I am also frequently beset with sudden downturns and depressions. I often fail to triumph when age-related issues besiege me. I am still hagridden by The Dark One, my mournful shadow self. Though much diminished in intensity with the practice of self-examination, she returns, mainly when I have foolishly tired myself beyond my capacities or when I am unwell, weakened, and incapable of checking the destructive thoughts that spiral me down to despair.

So, how can we be victorious and successful despite aging and death? How to deal with the aging syndrome and how to keep it from crippling us have become the central questions now.

Aging, its many early, middle, and ending phases, is one of the most challenging periods of our lives. Unpredictable plummeting of our health, fears and anxieties about aging must be acknowledged, faced, expressed, and shared before they can be dealt with. We will have moments and days when aging sucks and others when some youthful energy returns. But the practice of new perspectives and behaviors, acceptance of what we cannot reverse or change, flexibility to adapt to changing circumstances, resilience, self-forgiveness, self-reliance, compassion, and unconditional love for ourselves and those in our lives can help us tide over and endure difficult days and reduce their duration.

========================================================================

INSTRUCTIONS:
#1 Translate this sentence from the passage on aging into Spanish: "We will have moments and days when aging sucks and others when some youthful energy returns."
#2 Summarize the passage on aging in two sentences.
#3 Reproduce the stretch of the passage on aging from "I am also frequently" through "central questions now.".

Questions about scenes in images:
========================================================================

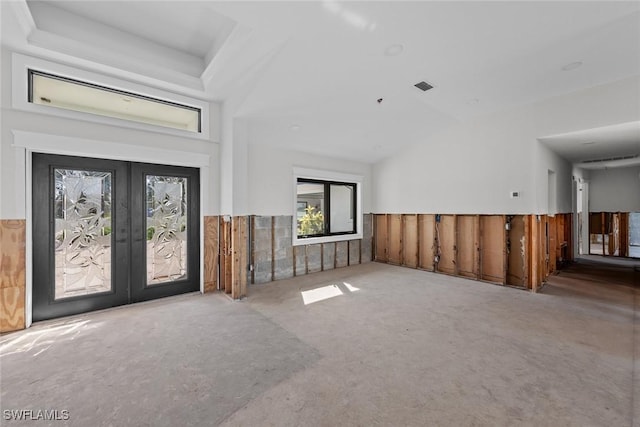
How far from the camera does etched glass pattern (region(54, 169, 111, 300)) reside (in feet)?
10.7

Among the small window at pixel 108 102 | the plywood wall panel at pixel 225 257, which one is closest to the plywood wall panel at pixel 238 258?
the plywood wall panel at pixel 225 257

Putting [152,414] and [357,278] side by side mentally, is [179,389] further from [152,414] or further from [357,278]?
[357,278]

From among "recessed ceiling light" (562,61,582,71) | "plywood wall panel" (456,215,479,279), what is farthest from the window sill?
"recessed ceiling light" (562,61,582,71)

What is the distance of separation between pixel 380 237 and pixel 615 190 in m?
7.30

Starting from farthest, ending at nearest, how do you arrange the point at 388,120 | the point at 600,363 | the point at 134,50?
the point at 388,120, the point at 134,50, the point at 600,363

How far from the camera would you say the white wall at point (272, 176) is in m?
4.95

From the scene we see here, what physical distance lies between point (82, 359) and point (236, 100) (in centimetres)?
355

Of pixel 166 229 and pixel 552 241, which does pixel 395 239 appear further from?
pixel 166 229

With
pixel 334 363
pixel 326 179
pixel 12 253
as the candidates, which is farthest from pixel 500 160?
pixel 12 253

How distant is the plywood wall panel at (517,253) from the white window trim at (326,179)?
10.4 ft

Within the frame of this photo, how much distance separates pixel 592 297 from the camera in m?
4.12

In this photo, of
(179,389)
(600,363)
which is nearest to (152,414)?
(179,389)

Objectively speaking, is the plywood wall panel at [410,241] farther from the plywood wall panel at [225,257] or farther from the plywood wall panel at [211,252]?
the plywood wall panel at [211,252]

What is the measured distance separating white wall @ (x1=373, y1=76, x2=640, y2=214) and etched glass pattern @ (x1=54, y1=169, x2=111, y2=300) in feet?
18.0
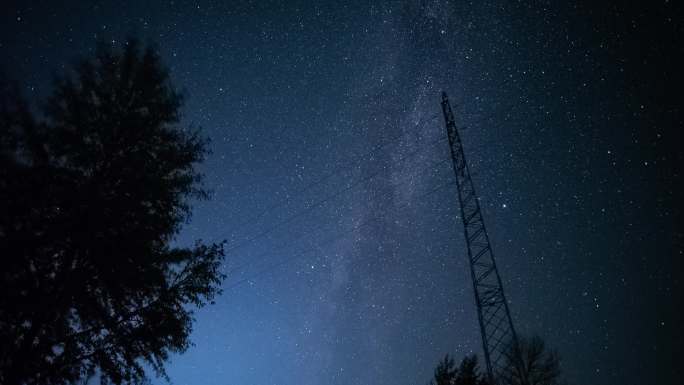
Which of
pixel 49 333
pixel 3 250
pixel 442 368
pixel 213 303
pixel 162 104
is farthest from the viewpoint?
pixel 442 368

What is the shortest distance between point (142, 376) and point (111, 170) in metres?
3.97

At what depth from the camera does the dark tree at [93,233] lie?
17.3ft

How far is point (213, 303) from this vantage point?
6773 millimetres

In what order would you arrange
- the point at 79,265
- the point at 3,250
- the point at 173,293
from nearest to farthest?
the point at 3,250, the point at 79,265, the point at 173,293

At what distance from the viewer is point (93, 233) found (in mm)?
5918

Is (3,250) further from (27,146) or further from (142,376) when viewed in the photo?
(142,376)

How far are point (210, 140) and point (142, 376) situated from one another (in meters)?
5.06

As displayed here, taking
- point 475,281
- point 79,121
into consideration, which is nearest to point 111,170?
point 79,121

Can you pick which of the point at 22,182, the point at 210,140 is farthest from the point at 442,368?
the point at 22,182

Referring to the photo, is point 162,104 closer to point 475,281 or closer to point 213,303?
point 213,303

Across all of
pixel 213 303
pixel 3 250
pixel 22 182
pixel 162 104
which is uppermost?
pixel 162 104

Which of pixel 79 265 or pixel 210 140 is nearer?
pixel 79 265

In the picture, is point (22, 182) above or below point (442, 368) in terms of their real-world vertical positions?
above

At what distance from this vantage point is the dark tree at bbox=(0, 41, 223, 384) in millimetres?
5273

========================================================================

RESPONSES TO THE EXERCISE:
#1 Tendremos momentos y días en que envejecer es un asco y otros en que regresa algo de energía juvenil.

#2 The writer still suffers sudden downturns and is haunted by a mournful shadow self, which self-examination has weakened but which returns mainly when the writer is overtired or unwell, so the central question becomes how to deal with aging without being crippled by it. Fears about aging must be acknowledged, faced, expressed, and shared, and practices such as acceptance, flexibility, resilience, self-forgiveness, compassion, and unconditional love can help people endure difficult days and shorten them.

#3
I am also frequently beset with sudden downturns and depressions. I often fail to triumph when age-related issues besiege me. I am still hagridden by The Dark One, my mournful shadow self. Though much diminished in intensity with the practice of self-examination, she returns, mainly when I have foolishly tired myself beyond my capacities or when I am unwell, weakened, and incapable of checking the destructive thoughts that spiral me down to despair.

So, how can we be victorious and successful despite aging and death? How to deal with the aging syndrome and how to keep it from crippling us have become the central questions now.